Below is Fatal trap captured:
Fatal trap 12: page fault while in kernel mode cpuid = 1; apic id = 02 fault virtual address = 0x28 fault code = supervisor read data, page not present instruction pointer = 0x20:0xffffffff80ec01fe stack pointer = 0x28:0xfffffe003f946a90 frame pointer = 0x28:0xfffffe003f946ac0 code segment = base 0x0, limit 0xfffff, type 0x1b = DPL 0, pres 1, long 1, def32 0, gran 1 processor eflags = interrupt enabled, resume, IOPL = 0 current process = 12 (swi4: clock (0)) trap number = 12 panic: page fault cpuid = 1 time = 1628755983 KDB: enter: panic
-
The key parts of that are:
db:0:kdb.enter.default> show pcpu cpuid = 1 dynamic pcpu = 0xfffffe007f102380 curthread = 0xfffff800043c4000: pid 12 tid 100035 "swi4: clock (0)" curpcb = 0xfffff800043c45a0 fpcurthread = none idlethread = 0xfffff8000432a740: tid 100004 "idle: cpu1" curpmap = 0xffffffff8368d5a8 tssp = 0xffffffff83717688 commontssp = 0xffffffff83717688 rsp0 = 0xfffffe003f946e00 kcr3 = 0x3d0b000 ucr3 = 0xffffffffffffffff scr3 = 0x223630000 gs32p = 0xffffffff8371dea0 ldt = 0xffffffff8371dee0 tss = 0xffffffff8371ded0 tlb gen = 1389740 curvnet = 0 db:0:kdb.enter.default> bt Tracing pid 12 tid 100035 td 0xfffff800043c4000 kdb_enter() at kdb_enter+0x37/frame 0xfffffe003f946750 vpanic() at vpanic+0x197/frame 0xfffffe003f9467a0 panic() at panic+0x43/frame 0xfffffe003f946800 trap_fatal() at trap_fatal+0x391/frame 0xfffffe003f946860 trap_pfault() at trap_pfault+0x4f/frame 0xfffffe003f9468b0 trap() at trap+0x286/frame 0xfffffe003f9469c0 calltrap() at calltrap+0x8/frame 0xfffffe003f9469c0 --- trap 0xc, rip = 0xffffffff80ec01fe, rsp = 0xfffffe003f946a90, rbp = 0xfffffe003f946ac0 --- ether_8021q_frame() at ether_8021q_frame+0x2e/frame 0xfffffe003f946ac0 vlan_transmit() at vlan_transmit+0xc8/frame 0xfffffe003f946b30 vlan_altq_start() at vlan_altq_start+0xb4/frame 0xfffffe003f946b60 cbqrestart() at cbqrestart+0x64/frame 0xfffffe003f946b90 rmc_restart() at rmc_restart+0x6f/frame 0xfffffe003f946bc0 softclock_call_cc() at softclock_call_cc+0x141/frame 0xfffffe003f946c70 softclock() at softclock+0x79/frame 0xfffffe003f946c90 ithread_loop() at ithread_loop+0x23c/frame 0xfffffe003f946cf0 fork_exit() at fork_exit+0x7e/frame 0xfffffe003f946d30 fork_trampoline() at fork_trampoline+0xe/frame 0xfffffe003f946d30 --- trap 0, rip = 0, rsp = 0, rbp = 0 ---
This looks like a possible traffic shaping issue though because your logs are filled with:
config_aqm Unable to configure flowset, flowset busy! config_aqm Unable to configure flowset, flowset busy! config_aqm Unable to configure flowset, flowset busy! config_aqm Unable to configure flowset, flowset busy! config_aqm Unable to configure flowset, flowset busy!
Though previously that error has been harmless: https://redmine.pfsense.org/issues/8991
The backtrace shows it's VLAN related.
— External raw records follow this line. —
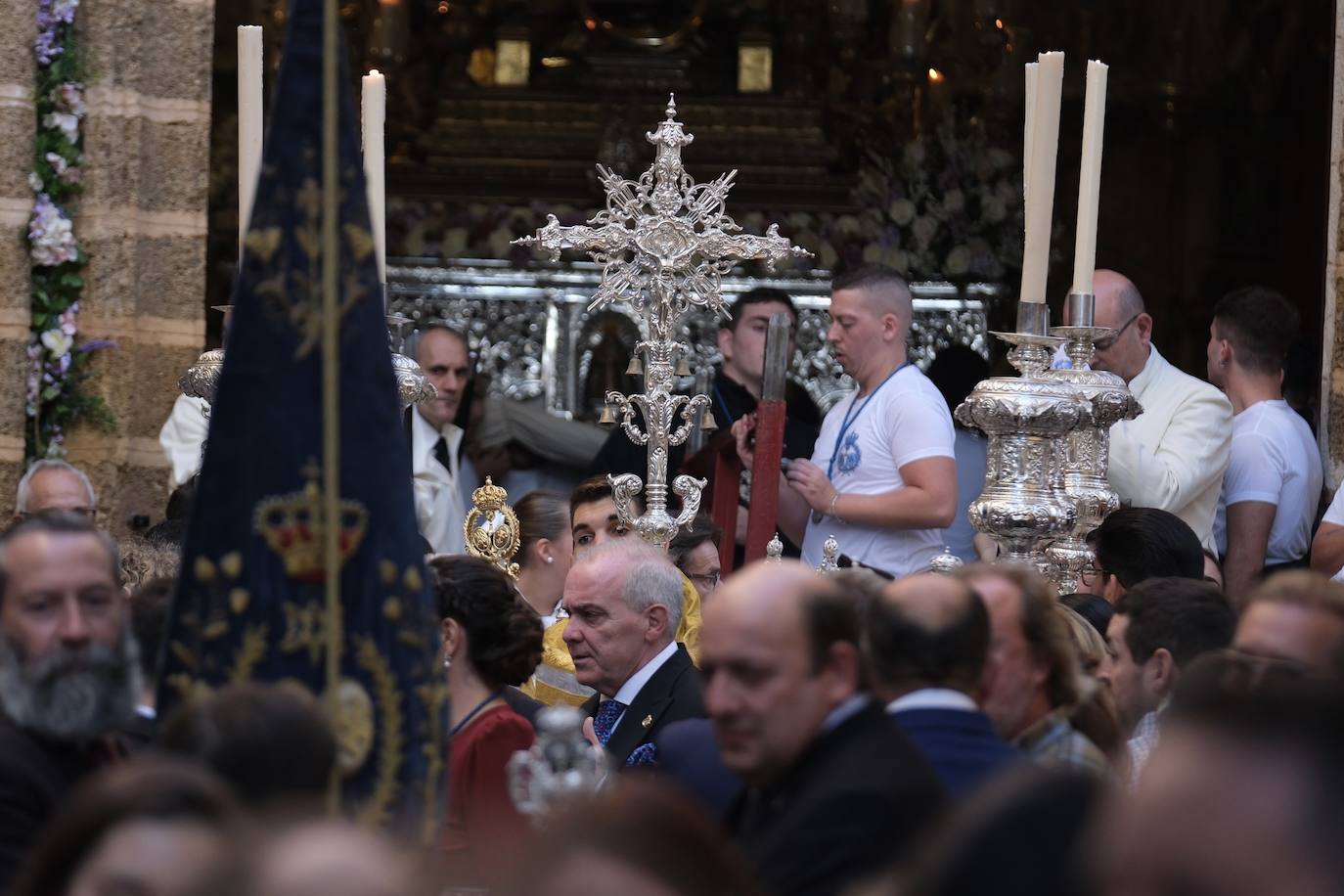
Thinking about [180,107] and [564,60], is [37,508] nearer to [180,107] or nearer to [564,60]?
[180,107]

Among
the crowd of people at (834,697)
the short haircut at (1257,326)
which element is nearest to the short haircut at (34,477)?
the crowd of people at (834,697)

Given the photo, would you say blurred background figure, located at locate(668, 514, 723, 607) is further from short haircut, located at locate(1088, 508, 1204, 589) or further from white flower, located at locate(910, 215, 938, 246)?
white flower, located at locate(910, 215, 938, 246)

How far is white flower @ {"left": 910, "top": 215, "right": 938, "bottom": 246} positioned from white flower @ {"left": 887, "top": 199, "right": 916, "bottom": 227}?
0.15 feet

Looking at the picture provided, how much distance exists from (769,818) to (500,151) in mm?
7740

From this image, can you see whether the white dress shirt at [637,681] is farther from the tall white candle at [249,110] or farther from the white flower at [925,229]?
the white flower at [925,229]

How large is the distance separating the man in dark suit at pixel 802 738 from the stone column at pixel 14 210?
435 centimetres

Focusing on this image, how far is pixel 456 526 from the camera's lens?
7.25m

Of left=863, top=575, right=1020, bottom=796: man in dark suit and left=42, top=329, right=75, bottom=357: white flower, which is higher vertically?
left=42, top=329, right=75, bottom=357: white flower

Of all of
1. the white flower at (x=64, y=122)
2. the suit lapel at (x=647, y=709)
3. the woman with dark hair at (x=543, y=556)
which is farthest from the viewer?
the white flower at (x=64, y=122)

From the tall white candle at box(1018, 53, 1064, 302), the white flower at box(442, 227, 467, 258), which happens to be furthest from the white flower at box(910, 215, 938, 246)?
the tall white candle at box(1018, 53, 1064, 302)

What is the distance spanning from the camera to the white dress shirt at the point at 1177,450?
576 cm

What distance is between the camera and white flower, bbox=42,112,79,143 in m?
6.98

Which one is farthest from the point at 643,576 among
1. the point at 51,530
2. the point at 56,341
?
the point at 56,341

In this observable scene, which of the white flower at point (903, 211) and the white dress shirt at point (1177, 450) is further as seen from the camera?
the white flower at point (903, 211)
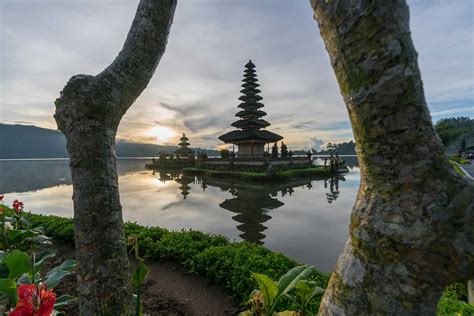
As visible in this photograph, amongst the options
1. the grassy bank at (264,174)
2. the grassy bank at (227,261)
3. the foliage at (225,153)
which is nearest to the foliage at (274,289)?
the grassy bank at (227,261)

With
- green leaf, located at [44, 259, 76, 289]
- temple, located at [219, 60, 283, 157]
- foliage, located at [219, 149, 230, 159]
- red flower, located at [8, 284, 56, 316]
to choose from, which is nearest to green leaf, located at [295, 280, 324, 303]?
red flower, located at [8, 284, 56, 316]

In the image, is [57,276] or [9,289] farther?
[57,276]

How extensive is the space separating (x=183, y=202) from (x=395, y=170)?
34.1 ft

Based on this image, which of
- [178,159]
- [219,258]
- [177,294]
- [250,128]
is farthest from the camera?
[178,159]

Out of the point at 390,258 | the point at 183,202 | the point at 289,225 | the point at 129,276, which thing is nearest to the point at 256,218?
the point at 289,225

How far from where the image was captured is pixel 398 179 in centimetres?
82

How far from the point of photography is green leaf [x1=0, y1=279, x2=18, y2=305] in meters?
1.51

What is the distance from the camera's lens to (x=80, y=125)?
55.9 inches

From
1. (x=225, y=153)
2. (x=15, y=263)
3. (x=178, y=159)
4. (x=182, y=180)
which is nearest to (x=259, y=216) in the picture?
(x=15, y=263)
If this has just started happening did you add a VLAN interface perhaps?Steve
-
Thank you so much for your response, you may be correct. I have added a VLAN but it is a while ago, and no issue encounter. To think of it, this issue started happening when I recreated the QoS from PRIQ to CBQ and also including this new VLAN that I have created in the list.
Can you suggest what is the best approach to this? Do I recreate or just edit the existing and change back to PRIQ?
-
I would try one things at a time to try to isolate it.
So maybe remove queues from the VLAN first. If that doesn't work then switch back to PRIQ as a test.
Steve
-
Thanks for the suggestion, I will follow this and see if that fixes the issue. I'll update this ticket after a week to provide some update.
-
As of this moment I have not seen any crash. Thanks for the help I will leave that vlan not included in QoS for now.
-
Looks like you're hitting this: https://redmine.pfsense.org/issues/11470
-
This post is deleted! -
Thanks for that info, I have created an account and provided the crash dump into the redmine ticket. I hope I could have provided the right information so they can fix the issue.